**Required action**
Every line of the data that includes "setup" should be copied out.

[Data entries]
========================================

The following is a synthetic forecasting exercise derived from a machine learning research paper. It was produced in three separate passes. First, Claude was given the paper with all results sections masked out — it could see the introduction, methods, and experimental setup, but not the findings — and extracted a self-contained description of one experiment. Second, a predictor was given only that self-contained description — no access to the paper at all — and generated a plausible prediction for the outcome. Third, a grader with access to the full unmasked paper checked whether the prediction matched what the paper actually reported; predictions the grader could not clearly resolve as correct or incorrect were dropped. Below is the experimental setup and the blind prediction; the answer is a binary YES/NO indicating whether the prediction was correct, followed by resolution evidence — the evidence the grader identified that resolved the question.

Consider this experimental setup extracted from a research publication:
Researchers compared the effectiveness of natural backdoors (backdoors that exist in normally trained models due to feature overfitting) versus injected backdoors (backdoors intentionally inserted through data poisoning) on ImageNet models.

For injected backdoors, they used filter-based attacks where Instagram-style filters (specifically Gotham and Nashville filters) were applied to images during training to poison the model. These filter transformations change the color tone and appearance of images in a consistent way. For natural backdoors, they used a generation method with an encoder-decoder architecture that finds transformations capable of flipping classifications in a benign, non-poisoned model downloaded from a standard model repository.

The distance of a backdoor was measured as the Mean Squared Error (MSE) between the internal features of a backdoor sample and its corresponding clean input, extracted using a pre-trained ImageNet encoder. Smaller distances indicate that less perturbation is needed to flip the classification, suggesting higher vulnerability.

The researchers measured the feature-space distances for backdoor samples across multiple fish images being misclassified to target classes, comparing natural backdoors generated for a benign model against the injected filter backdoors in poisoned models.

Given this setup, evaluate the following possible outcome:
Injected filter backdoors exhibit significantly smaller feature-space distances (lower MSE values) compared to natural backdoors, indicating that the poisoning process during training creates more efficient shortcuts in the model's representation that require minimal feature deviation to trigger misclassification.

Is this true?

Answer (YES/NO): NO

========================================

**Finished exercise**
The following is a synthetic forecasting exercise derived from a machine learning research paper. It was produced in three separate passes. First, Claude was given the paper with all results sections masked out — it could see the introduction, methods, and experimental setup, but not the findings — and extracted a self-contained description of one experiment. Second, a predictor was given only that self-contained description — no access to the paper at all — and generated a plausible prediction for the outcome. Third, a grader with access to the full unmasked paper checked whether the prediction matched what the paper actually reported; predictions the grader could not clearly resolve as correct or incorrect were dropped. Below is the experimental setup and the blind prediction; the answer is a binary YES/NO indicating whether the prediction was correct, followed by resolution evidence — the evidence the grader identified that resolved the question.
Consider this experimental setup extracted from a research publication:
Given this setup, evaluate the following possible outcome:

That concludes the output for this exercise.